Seguivano alcune pagine (!) di riflessioni, misto di banalità e di
buone motivazioni, di elementi reali, di altri immaginari.
Ho voluto risponderle, nel rispetto delle sue idee. Precisandole quanto
sia stato necessario, nel cammino della civiltà, prendere decisioni che
hanno comportato a volte problemi non indifferenti, ma di certo non
tali da bloccare passi in avanti del progresso umano.
Anna mi aveva, tra l'altro, scritto d'opporsi al ponte "Perché non
muoiano migliaia di uccelli impattando con il ponte quando il vento, la
nebbia, la pioggia, la stanchezza impediscono loro di evitare un
ostacolo". La qual cosa credo che valga per tutti i mille ponti del
mondo, eppure di uccelli in cielo ne volano ancora molti. E se ne
muoiono troppi, le cause sono altre.
Che dire, poi, delle balene che "sarebbero spaventate dall'ombra del
ponte"? A parte la facile battuta che di notte e con tempo brutto non
si creano ombre, l'obiezione è un'altra: sotto i grandi ponti sul mare
del nord Europa, America e Asia, nessun ambientalista ha mai comunicato
dati allarmanti su moria di cetacei a causa di un ponte (di cetacei ne
muoiono molti, purtroppo; ma anche in questo caso, i motivi sono di
tutt'altro genere).
Così, ho riacceso il computer e ho spedito una seconda risposta. E qui
la trascrivo quasi per intero: "Cara Anna, non metto in dubbio la tua
buona fede, ma non posso che ripeterti quanto ho già risposto. Sarebbe
bello vivere nell'eden della preistoria? Non lo so.
Ti ricordo che i romani chiamavano Pontifex, il "costruttore di ponti",
autorità massima dell'Impero.

——

I tuoi compiti ▸
1/ Nel testo sul ponte, Anna cita ciò che impedisce agli uccelli di evitare un ostacolo. Elenca tutti questi fattori.
2/ Riporta dal testo sul ponte il brano che si apre con le parole contenenti "Così, ho riacceso" e si chiude con "autorità massima dell'Impero.".

Blocco dati ▸

——

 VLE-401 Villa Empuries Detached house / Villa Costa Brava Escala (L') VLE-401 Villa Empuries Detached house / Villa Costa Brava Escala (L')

——

Risposte ai compiti ▸
1/
il vento
la nebbia
la pioggia
la stanchezza

2/
Così, ho riacceso il computer e ho spedito una seconda risposta. E qui
la trascrivo quasi per intero: "Cara Anna, non metto in dubbio la tua
buona fede, ma non posso che ripeterti quanto ho già risposto. Sarebbe
bello vivere nell'eden della preistoria? Non lo so.
Ti ricordo che i romani chiamavano Pontifex, il "costruttore di ponti",
autorità massima dell'Impero.